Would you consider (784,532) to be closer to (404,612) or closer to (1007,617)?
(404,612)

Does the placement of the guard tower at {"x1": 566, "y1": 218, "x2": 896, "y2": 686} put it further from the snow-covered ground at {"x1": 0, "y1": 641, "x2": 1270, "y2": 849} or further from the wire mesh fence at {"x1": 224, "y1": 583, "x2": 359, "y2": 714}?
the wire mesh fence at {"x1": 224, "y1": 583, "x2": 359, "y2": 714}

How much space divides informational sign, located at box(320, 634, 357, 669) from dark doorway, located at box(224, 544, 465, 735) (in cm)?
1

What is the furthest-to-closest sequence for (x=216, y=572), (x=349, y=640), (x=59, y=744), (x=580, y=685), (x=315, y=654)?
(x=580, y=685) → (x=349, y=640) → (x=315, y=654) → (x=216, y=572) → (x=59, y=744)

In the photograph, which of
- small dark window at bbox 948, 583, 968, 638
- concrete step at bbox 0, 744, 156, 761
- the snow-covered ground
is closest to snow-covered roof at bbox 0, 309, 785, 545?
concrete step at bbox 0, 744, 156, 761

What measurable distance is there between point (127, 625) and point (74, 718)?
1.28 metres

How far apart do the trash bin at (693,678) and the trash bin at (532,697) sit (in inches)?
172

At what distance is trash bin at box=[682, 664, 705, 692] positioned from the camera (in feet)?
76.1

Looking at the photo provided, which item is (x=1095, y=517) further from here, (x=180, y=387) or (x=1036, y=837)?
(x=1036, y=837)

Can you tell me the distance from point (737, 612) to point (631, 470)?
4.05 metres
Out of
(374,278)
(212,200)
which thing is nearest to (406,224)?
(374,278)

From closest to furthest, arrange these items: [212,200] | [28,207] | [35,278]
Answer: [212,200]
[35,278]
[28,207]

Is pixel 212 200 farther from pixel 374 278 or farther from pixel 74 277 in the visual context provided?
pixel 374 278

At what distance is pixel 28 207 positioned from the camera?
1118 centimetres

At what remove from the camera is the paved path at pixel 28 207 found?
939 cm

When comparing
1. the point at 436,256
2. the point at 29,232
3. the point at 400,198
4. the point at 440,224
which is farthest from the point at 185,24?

Your objective:
Copy every item above word for word.

Answer to this problem:
Would you consider (784,532) to be closer to (404,612) or closer to (1007,617)?
(404,612)

Does the placement of the guard tower at {"x1": 566, "y1": 218, "x2": 896, "y2": 686} put it further from the snow-covered ground at {"x1": 0, "y1": 641, "x2": 1270, "y2": 849} or further from the wire mesh fence at {"x1": 224, "y1": 583, "x2": 359, "y2": 714}?
the wire mesh fence at {"x1": 224, "y1": 583, "x2": 359, "y2": 714}

How much space divides informational sign, located at box(320, 634, 357, 669) from dark doorway, located at box(224, 544, 465, 735) (in cm)?
1

What is the furthest-to-closest sequence for (x=216, y=572), (x=349, y=640), (x=59, y=744), (x=580, y=685), (x=315, y=654)?
(x=580, y=685) → (x=349, y=640) → (x=315, y=654) → (x=216, y=572) → (x=59, y=744)

In the photograph, which of
- small dark window at bbox 948, 583, 968, 638
- concrete step at bbox 0, 744, 156, 761
- the snow-covered ground
is closest to snow-covered roof at bbox 0, 309, 785, 545?
concrete step at bbox 0, 744, 156, 761

What measurable distance is there between point (127, 625) and point (74, 718)?
1.28 metres

How far apart do the trash bin at (693,678) and the trash bin at (532,697) sit (in inches)?
172

At what distance is trash bin at box=[682, 664, 705, 692] positioned from the camera (in feet)?
76.1

Looking at the photo provided, which item is (x=1095, y=517) further from here, (x=180, y=387) or (x=1036, y=837)?
(x=1036, y=837)

Can you tell me the distance from point (737, 612) to point (631, 470)?
4.05 metres
Out of
(374,278)
(212,200)
which thing is nearest to (406,224)?
(374,278)

From closest to furthest, arrange these items: [212,200] | [28,207] | [35,278]
Answer: [212,200]
[35,278]
[28,207]

Is pixel 212 200 farther from pixel 374 278 or farther from pixel 74 277 in the visual context provided?
pixel 374 278

At what distance is pixel 28 207 positioned from the camera?
1118 centimetres

At what remove from the camera is the paved path at pixel 28 207 found?
939 cm

When comparing
1. the point at 436,256
2. the point at 29,232
3. the point at 400,198
4. the point at 440,224
which is farthest from the point at 185,24?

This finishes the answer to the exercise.